● Given problem: Extract the entries in their exact form.

# START OF Data for this task

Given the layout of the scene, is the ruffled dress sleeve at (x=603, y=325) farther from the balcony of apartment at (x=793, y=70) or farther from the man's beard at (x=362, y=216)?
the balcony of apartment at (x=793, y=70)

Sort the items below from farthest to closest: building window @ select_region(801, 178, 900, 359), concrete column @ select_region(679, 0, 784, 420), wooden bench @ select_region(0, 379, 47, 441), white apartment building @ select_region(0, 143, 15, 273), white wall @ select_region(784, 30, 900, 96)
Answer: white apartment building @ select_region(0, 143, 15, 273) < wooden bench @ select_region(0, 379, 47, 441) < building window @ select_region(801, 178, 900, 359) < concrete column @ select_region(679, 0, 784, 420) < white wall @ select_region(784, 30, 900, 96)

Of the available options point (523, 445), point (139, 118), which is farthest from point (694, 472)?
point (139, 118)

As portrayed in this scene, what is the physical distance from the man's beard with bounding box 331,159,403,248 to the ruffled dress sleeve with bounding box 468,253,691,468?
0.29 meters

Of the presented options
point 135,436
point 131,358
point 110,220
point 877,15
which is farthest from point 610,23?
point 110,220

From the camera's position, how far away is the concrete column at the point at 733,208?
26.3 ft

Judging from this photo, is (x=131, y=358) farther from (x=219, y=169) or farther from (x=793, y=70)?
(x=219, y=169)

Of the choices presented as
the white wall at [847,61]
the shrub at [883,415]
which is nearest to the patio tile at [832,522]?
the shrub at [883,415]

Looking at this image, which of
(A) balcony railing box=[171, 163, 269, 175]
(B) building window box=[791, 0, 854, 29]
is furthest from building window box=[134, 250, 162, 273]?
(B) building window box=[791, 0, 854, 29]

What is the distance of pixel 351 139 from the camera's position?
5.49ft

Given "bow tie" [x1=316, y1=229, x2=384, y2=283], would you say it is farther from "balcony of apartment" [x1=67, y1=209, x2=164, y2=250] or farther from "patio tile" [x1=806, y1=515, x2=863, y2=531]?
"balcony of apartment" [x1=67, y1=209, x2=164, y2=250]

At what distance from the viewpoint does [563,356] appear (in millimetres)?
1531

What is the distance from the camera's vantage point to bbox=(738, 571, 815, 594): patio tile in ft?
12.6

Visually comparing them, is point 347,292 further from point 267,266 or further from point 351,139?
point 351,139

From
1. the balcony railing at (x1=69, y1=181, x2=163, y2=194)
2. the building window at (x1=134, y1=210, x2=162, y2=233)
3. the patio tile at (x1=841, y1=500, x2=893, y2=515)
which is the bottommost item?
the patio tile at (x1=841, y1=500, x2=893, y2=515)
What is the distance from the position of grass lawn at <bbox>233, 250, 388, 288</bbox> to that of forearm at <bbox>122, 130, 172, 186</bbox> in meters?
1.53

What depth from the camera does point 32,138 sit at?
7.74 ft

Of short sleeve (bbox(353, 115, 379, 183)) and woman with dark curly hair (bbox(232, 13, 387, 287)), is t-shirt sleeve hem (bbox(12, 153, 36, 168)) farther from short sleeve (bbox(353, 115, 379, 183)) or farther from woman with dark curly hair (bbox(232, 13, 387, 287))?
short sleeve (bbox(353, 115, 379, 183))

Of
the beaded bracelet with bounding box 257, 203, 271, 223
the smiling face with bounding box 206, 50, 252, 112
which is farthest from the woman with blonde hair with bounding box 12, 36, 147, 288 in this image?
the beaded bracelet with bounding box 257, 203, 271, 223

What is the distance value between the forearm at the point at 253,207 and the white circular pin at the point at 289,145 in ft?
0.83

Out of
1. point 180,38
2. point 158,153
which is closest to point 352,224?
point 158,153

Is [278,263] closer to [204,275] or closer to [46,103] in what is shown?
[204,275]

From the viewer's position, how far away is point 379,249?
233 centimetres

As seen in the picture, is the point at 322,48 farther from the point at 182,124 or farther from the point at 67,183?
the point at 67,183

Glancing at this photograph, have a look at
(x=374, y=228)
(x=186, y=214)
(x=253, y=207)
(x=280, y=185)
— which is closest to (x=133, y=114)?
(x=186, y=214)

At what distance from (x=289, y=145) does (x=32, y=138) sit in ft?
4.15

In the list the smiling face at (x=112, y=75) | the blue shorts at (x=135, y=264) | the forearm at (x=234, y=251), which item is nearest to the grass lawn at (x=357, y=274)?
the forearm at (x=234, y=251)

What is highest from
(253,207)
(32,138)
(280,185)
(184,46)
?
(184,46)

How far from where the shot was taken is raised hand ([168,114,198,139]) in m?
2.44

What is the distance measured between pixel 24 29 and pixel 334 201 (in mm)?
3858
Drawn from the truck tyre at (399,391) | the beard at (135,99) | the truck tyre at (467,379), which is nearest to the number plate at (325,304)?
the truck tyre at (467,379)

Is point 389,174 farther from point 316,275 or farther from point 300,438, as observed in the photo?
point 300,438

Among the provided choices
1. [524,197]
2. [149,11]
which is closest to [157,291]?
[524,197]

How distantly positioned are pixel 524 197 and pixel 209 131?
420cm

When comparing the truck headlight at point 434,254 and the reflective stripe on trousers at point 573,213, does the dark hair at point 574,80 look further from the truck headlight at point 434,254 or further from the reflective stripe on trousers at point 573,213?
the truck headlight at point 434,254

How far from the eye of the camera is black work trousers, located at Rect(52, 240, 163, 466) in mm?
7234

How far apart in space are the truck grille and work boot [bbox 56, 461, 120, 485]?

# END OF Data for this task

● Response:
Given the layout of the scene, is the ruffled dress sleeve at (x=603, y=325) farther from the balcony of apartment at (x=793, y=70) or farther from the man's beard at (x=362, y=216)?
the balcony of apartment at (x=793, y=70)

Sort the items below from farthest to closest: building window @ select_region(801, 178, 900, 359), concrete column @ select_region(679, 0, 784, 420), wooden bench @ select_region(0, 379, 47, 441), white apartment building @ select_region(0, 143, 15, 273), white wall @ select_region(784, 30, 900, 96)
Answer: white apartment building @ select_region(0, 143, 15, 273) < wooden bench @ select_region(0, 379, 47, 441) < building window @ select_region(801, 178, 900, 359) < concrete column @ select_region(679, 0, 784, 420) < white wall @ select_region(784, 30, 900, 96)

Of the available options point (523, 445), point (139, 118), which is farthest from point (694, 472)?
point (139, 118)

As portrayed in this scene, what is the physical distance from the man's beard with bounding box 331,159,403,248 to the ruffled dress sleeve with bounding box 468,253,691,468?
0.29 meters

Of the presented options
point 135,436
point 131,358
point 110,220
point 877,15
which is farthest from point 610,23?
point 110,220

From the camera's position, how far away is the concrete column at the point at 733,208?
26.3 ft

Judging from this photo, is (x=131, y=358) farther from (x=219, y=169) or farther from (x=793, y=70)?
(x=219, y=169)

Of the choices presented as
the white wall at [847,61]
the shrub at [883,415]
which is nearest to the patio tile at [832,522]?
the shrub at [883,415]

Looking at this image, which of
(A) balcony railing box=[171, 163, 269, 175]
(B) building window box=[791, 0, 854, 29]
is furthest from building window box=[134, 250, 162, 273]?
(B) building window box=[791, 0, 854, 29]

What is the distance of pixel 351 139 from the camera's position?
5.49ft

Given "bow tie" [x1=316, y1=229, x2=384, y2=283], would you say it is farther from "balcony of apartment" [x1=67, y1=209, x2=164, y2=250] or farther from "patio tile" [x1=806, y1=515, x2=863, y2=531]?
"balcony of apartment" [x1=67, y1=209, x2=164, y2=250]

At what distance from the viewpoint does [563,356] appear (in millimetres)?
1531

What is the distance from the camera's vantage point to bbox=(738, 571, 815, 594): patio tile in ft?
12.6

Visually comparing them, is point 347,292 further from point 267,266 or further from point 351,139?
point 351,139

From
1. the balcony railing at (x1=69, y1=181, x2=163, y2=194)
2. the building window at (x1=134, y1=210, x2=162, y2=233)
3. the patio tile at (x1=841, y1=500, x2=893, y2=515)
which is the bottommost item?
the patio tile at (x1=841, y1=500, x2=893, y2=515)
What is the distance from the position of grass lawn at <bbox>233, 250, 388, 288</bbox> to that of forearm at <bbox>122, 130, 172, 186</bbox> in meters?
1.53

What depth from the camera does point 32,138 sit at?
7.74 ft

Of short sleeve (bbox(353, 115, 379, 183)) and woman with dark curly hair (bbox(232, 13, 387, 287)), is t-shirt sleeve hem (bbox(12, 153, 36, 168)) farther from short sleeve (bbox(353, 115, 379, 183)) or farther from woman with dark curly hair (bbox(232, 13, 387, 287))?
short sleeve (bbox(353, 115, 379, 183))

Of
the beaded bracelet with bounding box 257, 203, 271, 223
the smiling face with bounding box 206, 50, 252, 112
which is farthest from the woman with blonde hair with bounding box 12, 36, 147, 288 in this image?
the beaded bracelet with bounding box 257, 203, 271, 223

What is the distance value between the forearm at the point at 253,207 and the white circular pin at the point at 289,145 in ft?
0.83

Out of
1. point 180,38
2. point 158,153
which is closest to point 352,224?
point 158,153

Is [278,263] closer to [204,275] or closer to [46,103] in what is shown?
[204,275]

From the viewer's position, how far away is point 379,249?
233 centimetres

As seen in the picture, is the point at 322,48 farther from the point at 182,124 or farther from the point at 67,183?
the point at 67,183

Glancing at this photograph, have a look at
(x=374, y=228)
(x=186, y=214)
(x=253, y=207)
(x=280, y=185)
— which is closest to (x=133, y=114)?
(x=186, y=214)

At what distance from (x=289, y=145) does (x=32, y=138) sit in ft?
4.15

In the list the smiling face at (x=112, y=75) | the blue shorts at (x=135, y=264) | the forearm at (x=234, y=251), which item is nearest to the grass lawn at (x=357, y=274)?
the forearm at (x=234, y=251)

What is highest from
(253,207)
(32,138)
(280,185)
(184,46)
?
(184,46)

How far from where the shot was taken is raised hand ([168,114,198,139]) in m?
2.44

What is the distance measured between pixel 24 29 and pixel 334 201 (in mm)?
3858
Drawn from the truck tyre at (399,391) | the beard at (135,99) | the truck tyre at (467,379), which is nearest to the number plate at (325,304)?
the truck tyre at (467,379)

Is point 389,174 farther from point 316,275 or farther from point 300,438, as observed in the photo?
point 300,438

Among the provided choices
1. [524,197]
2. [149,11]
which is closest to [157,291]?
[524,197]

How distantly positioned are pixel 524 197 and pixel 209 131?
420cm

When comparing the truck headlight at point 434,254 and the reflective stripe on trousers at point 573,213, does the dark hair at point 574,80 look further from the truck headlight at point 434,254 or further from the reflective stripe on trousers at point 573,213?
the truck headlight at point 434,254

How far from the eye of the camera is black work trousers, located at Rect(52, 240, 163, 466) in mm?
7234

How far apart in space are the truck grille and work boot [bbox 56, 461, 120, 485]?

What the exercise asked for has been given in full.